There are also libertarians who do take their own rhetoric seriously. They’d legalise all drugs including heroin, remove the age of consent etc. Which is bloody stupid, but only those people are honest ‘libertarians’. For the rest, the underlying attitude is ‘people like you are not entitled to restrict my freedom. Whereas I am entitled to restrict your freedom, and also to say that something you want to do is not freedom at all’. This was originally the view of the ruling class. Nowadays all sorts of characters have picked it up, and say ‘Nanny State’ all the time.

At the deepest level, a word is just a noise to which some meaning is attached. It need not be a very sensible link In the case of ‘Nanny State’, it is a noise uttered by discontented Tories. It reflects their feeling that someone else is to blame for Thatcherism not working out as they’d hoped.

The alternative to ‘Nanny State’ is the ‘ratty system’. Where there are no fixed rules but endless scope for harassment and ‘creative’ interpretation of laws.

Incidentally, I believe that no one said ‘Nanny State’ in relation to poor Mr Blunket’s misfortunes.

 

Season to be jolly, jolly, jolly, jolly, jolly, jolly, jolly…

Christmas is starting earlier and earlier, outgrowing December and now consuming a big chunk of November as well. And all of the media attention does induce a ‘shopping frenzy’, with people buying stuff they may not need and probably can’t afford.

If it was up to me, I’d ban all commercial use of Christmas before December 18th. Let the season be short and sweet. And avoid all of the actual misery that happens when people actually get to Christmas and maybe find it’s not so merry after all.

 

A few good sites

The internet is the modern medium; cheap and decentralised delivery of facts. Because an opportunity was missed in the 1970s and because the 1980s saw the rise of ‘Cool Capitalism’ – actually a very different thing from all of the stuff called capitalism before that – the internet has got dominated by private corporations.

The actual technology for message-sending was developed within the USA’s military-industrial complex, with a view to having a network that could survive nuclear attack. The idea of ‘computer broadcasting’ was developed back in the 1970s with the Prestel Viewdata system, which developed in France as ‘Mintel’. The idea of the World Wide Web was developed at CERN, another government-funded project. Private corporations jumped on a bandwagon that started without them.

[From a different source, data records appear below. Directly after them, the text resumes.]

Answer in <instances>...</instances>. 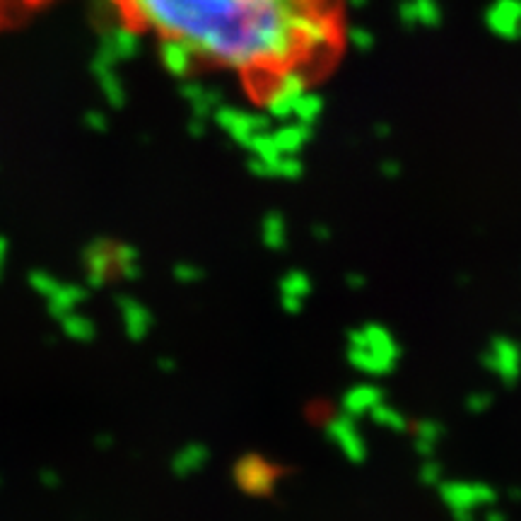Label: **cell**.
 <instances>
[{
  "instance_id": "obj_1",
  "label": "cell",
  "mask_w": 521,
  "mask_h": 521,
  "mask_svg": "<svg viewBox=\"0 0 521 521\" xmlns=\"http://www.w3.org/2000/svg\"><path fill=\"white\" fill-rule=\"evenodd\" d=\"M116 20L157 46L176 76L229 73L261 90L295 76L307 56L328 44L319 0H112Z\"/></svg>"
},
{
  "instance_id": "obj_2",
  "label": "cell",
  "mask_w": 521,
  "mask_h": 521,
  "mask_svg": "<svg viewBox=\"0 0 521 521\" xmlns=\"http://www.w3.org/2000/svg\"><path fill=\"white\" fill-rule=\"evenodd\" d=\"M271 471L265 466L264 461L258 459H244L239 466H237V483L242 485L247 492H258L268 490V483H271Z\"/></svg>"
}]
</instances>
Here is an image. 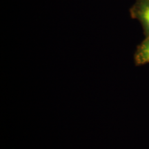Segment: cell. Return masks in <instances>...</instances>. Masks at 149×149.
Instances as JSON below:
<instances>
[{"instance_id":"1","label":"cell","mask_w":149,"mask_h":149,"mask_svg":"<svg viewBox=\"0 0 149 149\" xmlns=\"http://www.w3.org/2000/svg\"><path fill=\"white\" fill-rule=\"evenodd\" d=\"M137 64H145L149 63V37L139 46L135 55Z\"/></svg>"},{"instance_id":"2","label":"cell","mask_w":149,"mask_h":149,"mask_svg":"<svg viewBox=\"0 0 149 149\" xmlns=\"http://www.w3.org/2000/svg\"><path fill=\"white\" fill-rule=\"evenodd\" d=\"M138 15L146 31L149 33V1H145L140 5Z\"/></svg>"}]
</instances>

As for specific uses: if you want the text of out-of-copyright books, try Project Guttenberg (http://www.gutenberg.net/catalog/) and The Literature Network (http://www.online-literature.com/). Google plans a massive scan of out-of-copyright books, but this is only just beginning. For general information, the Wikipedia (http://en.wikipedia.org/wiki/Main_Page) is convenient and free. Items of left-wing interest are nicely laid out at Spartacus Education (http://www.spartacus.schoolnet.co.uk/).

Free advice on a lot of areas of computing can be found at Tek Tips (http://www.tek-tips.com/index.cfm ). Aljazeera is now available at http://english.aljazeera.net/HomePage, while a Russian site continues to give interesting details of the Iraq war (http://iraqwar.mirror-world.ru/tiki-index.php).

As well as BBC Online, it’s worth looking at CNN (http://edition.cnn.com/) and Yahoo News, http://news.yahoo.com/, with many topics including comics. And for deadpan humour try The Onion (http://www.theonion.com/index.php?pre=1). Beyond politics and news, you can find train times for almost any rail journey at National Rail Enquiries (http://www.nationalrail.co.uk/) and the latest weather at Yahoo (http://weather.yahoo.com/, and adjustable to your own town or city.) To look up a film or get its details, try http://www.imdb.com/news/. And there are beautiful astronomical pictures free from NASA (http://antwrp.gsfc.nasa.gov/apod/calendar/allyears.html) – a lot of them make lovely ‘wallpaper’ for your machine.

 

Were you noticing…

In the article about China and IBM, I suggested the slogan ‘Think Twise’. I hoped and assumed that a lot of people would read it as ‘Think Twice’. The point being that you ought to constantly question your assumptions and not be too ready to fit the new into a familiar pattern.